◆ Data supplied:
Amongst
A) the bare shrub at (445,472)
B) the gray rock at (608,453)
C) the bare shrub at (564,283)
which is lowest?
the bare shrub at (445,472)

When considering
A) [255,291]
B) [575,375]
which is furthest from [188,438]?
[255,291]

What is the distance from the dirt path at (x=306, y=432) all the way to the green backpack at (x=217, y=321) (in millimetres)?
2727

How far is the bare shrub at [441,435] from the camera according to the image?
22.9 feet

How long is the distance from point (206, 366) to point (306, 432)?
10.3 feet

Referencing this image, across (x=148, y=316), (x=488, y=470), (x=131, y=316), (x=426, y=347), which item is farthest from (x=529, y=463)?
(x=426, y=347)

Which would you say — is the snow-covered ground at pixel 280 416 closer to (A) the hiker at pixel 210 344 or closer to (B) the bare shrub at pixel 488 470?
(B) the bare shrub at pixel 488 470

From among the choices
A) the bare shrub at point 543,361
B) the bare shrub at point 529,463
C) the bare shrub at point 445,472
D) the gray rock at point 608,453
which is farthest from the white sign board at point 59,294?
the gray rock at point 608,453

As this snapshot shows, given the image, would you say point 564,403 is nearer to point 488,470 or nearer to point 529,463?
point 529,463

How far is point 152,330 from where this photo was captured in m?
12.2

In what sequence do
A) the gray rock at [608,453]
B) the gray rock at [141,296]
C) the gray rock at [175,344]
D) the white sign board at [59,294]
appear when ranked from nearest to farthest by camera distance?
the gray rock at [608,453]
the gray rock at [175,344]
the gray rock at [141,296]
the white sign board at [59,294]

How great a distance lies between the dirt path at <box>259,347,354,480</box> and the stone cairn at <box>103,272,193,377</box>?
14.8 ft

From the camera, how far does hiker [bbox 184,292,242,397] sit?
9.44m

◆ Task requirements: Everything in the listing above should be restated exactly.

◆ Result below:
Amongst
A) the bare shrub at (445,472)
B) the gray rock at (608,453)
C) the bare shrub at (564,283)
which is lowest?
the bare shrub at (445,472)

When considering
A) [255,291]
B) [575,375]
which is furthest from [188,438]?
[255,291]

What is the distance from the dirt path at (x=306, y=432) all the way to the green backpack at (x=217, y=321) (in millimetres)?
2727

How far is the bare shrub at [441,435] from the camera according to the image?
22.9 feet

How long is the distance from point (206, 366) to point (306, 432)?
10.3 feet

Referencing this image, across (x=148, y=316), (x=488, y=470), (x=131, y=316), (x=426, y=347), which item is farthest from (x=529, y=463)?
(x=426, y=347)

Which would you say — is the snow-covered ground at pixel 280 416 closer to (A) the hiker at pixel 210 344 or closer to (B) the bare shrub at pixel 488 470?
(B) the bare shrub at pixel 488 470

From among the choices
A) the bare shrub at point 543,361
B) the bare shrub at point 529,463
C) the bare shrub at point 445,472
D) the gray rock at point 608,453
which is farthest from the white sign board at point 59,294?
the gray rock at point 608,453

As this snapshot shows, given the image, would you say point 564,403 is nearer to point 488,470 or nearer to point 529,463?
point 529,463

How far is point 152,330 from where this photo was captured in m?
12.2

In what sequence do
A) the gray rock at [608,453]
B) the gray rock at [141,296]
C) the gray rock at [175,344]
D) the white sign board at [59,294]
appear when ranked from nearest to farthest by camera distance?
the gray rock at [608,453]
the gray rock at [175,344]
the gray rock at [141,296]
the white sign board at [59,294]

How great a distance lies between the dirt path at <box>259,347,354,480</box> and the stone cairn at <box>103,272,193,377</box>?
14.8 ft

From the camera, how far does hiker [bbox 184,292,242,397] sit?
9.44m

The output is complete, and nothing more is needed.